シンガポールの会社員は、毎月の給与から20%が自動的に引かれる。雇用主はさらに17%を上乗せして積み立てる(55歳未満の場合)。合計で給与の37%が「CPF口座」に入る。
手元に来る前に消える金額としては相当大きい。しかしシンガポール人の多くは、これを「損」とは思っていない。
CPFの三つの口座
CPFには三つの口座がある。
Ordinary Account(OA):住宅購入、教育費、一部の投資に使える。金利は年2.5%(政策金利連動、変動あり)。
Special Account(SA):老後資金専用。原則として60歳まで引き出せない。金利は年4%(変動あり)。
Medisave Account(MA):医療費専用。入院費、手術費、特定の外来治療に充当できる。
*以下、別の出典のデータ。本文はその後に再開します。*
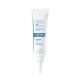 Ducray Keracnyl Glycolic+ Kρέμα Προσώπου για Δέρμα με Τάση Ακμής Σπυράκια & Μαύρα Στίγματα 30ml Ducray Keracnyl Glycolic+ Kρέμα Προσώπου για Δέρμα με Τάση Ακμής Σπυράκια & Μαύρα Στίγματα 30ml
積み立てられた金額は、用途によって自動的に振り分けられる。「貯めながら使える」設計だ。
住宅ローンをCPFで払う
シンガポールでHDBを購入する際、多くの人はOA(Ordinary Account)の積立金を頭金と毎月の返済に充てる。
つまり、「給与→CPF→住宅ローン返済」という流れが完結する。現金を手にすることなく、住宅を取得できる。賃借人ではなく所有者になる。売却すれば差額が手に入る。
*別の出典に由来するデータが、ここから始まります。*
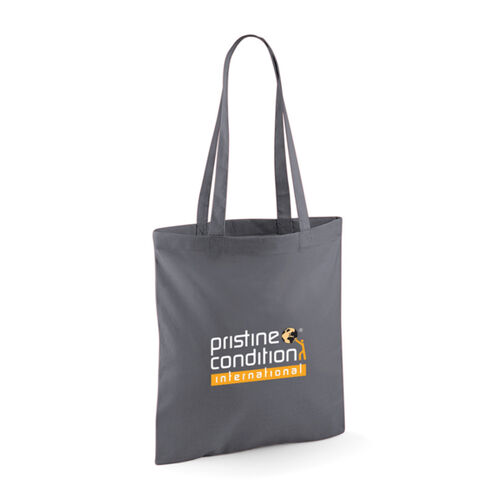 Pristine Condition  - Bag For Life - Long Handles Thumbnail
これがシンガポール人が「資産を持っている」と感じる構造の核心だ。公営住宅(HDB)がほぼ全員に行き渡り、それがCPFで購入できる仕組みになっている。
老後の「CPFライフ」
65歳になると、CPFの一定額が「CPF Life」という終身年金スキームに移行する。毎月の支給額は積立額によって異なるが、基本的な生活費をカバーする水準を目標に設計されている。
国が運営する強制積立+運用の年金制度であり、日本の国民年金に相当するが、運用効率と透明性の面で異なる設計だ。
駐在員と永住権保持者の扱い
外国籍の就労者(Employment Pass保有者)はCPFの対象外だ。給与が全額手取りになる代わりに、老後の積立もない。
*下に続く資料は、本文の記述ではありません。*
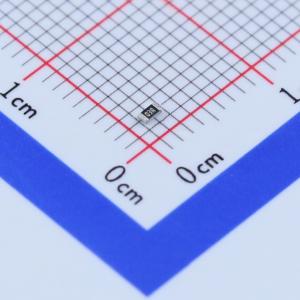 RTT031050FTP商品缩略图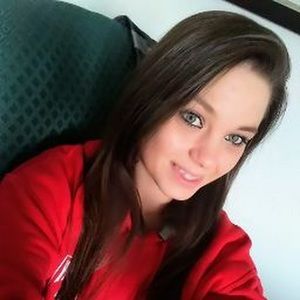 Meet your Posher, Jasmine marie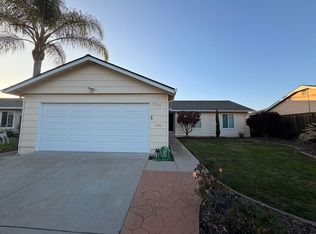 5929 Mabie Ct, San Jose, CA 95123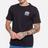 Camiseta Masculina Ecko Marble Label Preta J669A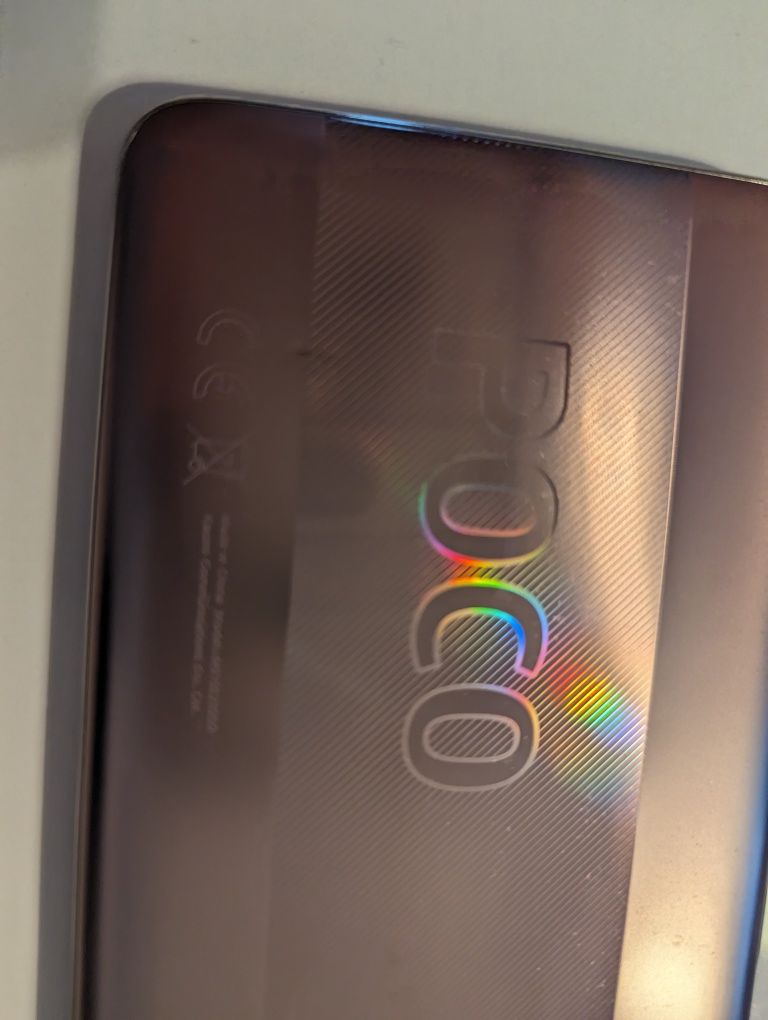 Poco X3 Pro 8/256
永住権(PR)を取得すると、CPFへの拠出が始まる。これが「PRを取った瞬間に給与が下がったように感じる」原因だ。実際には積み立てているだけだが、可処分所得は減る。
日本人駐在員がシンガポールで「手取りが多い」と感じるのは、CPF義務のない就労ビザで働いていることが多いためでもある。
制度への信頼という前提
CPFが機能するのは、「政府が積み立てたお金を適切に管理・運用してくれる」という信頼が社会の前提になっているからだ。
シンガポールは政府への信頼度が高い国として知られており(各種調査で概ね上位)、CPFへの批判がゼロではないにしても、制度そのものを否定する声は少数派だ。
「強制されているが、それなりに機能している」という評価が大多数の認識だと言える。国家と個人の関係を、日本と比べて考えると、全く異なる設計思想が見えてくる。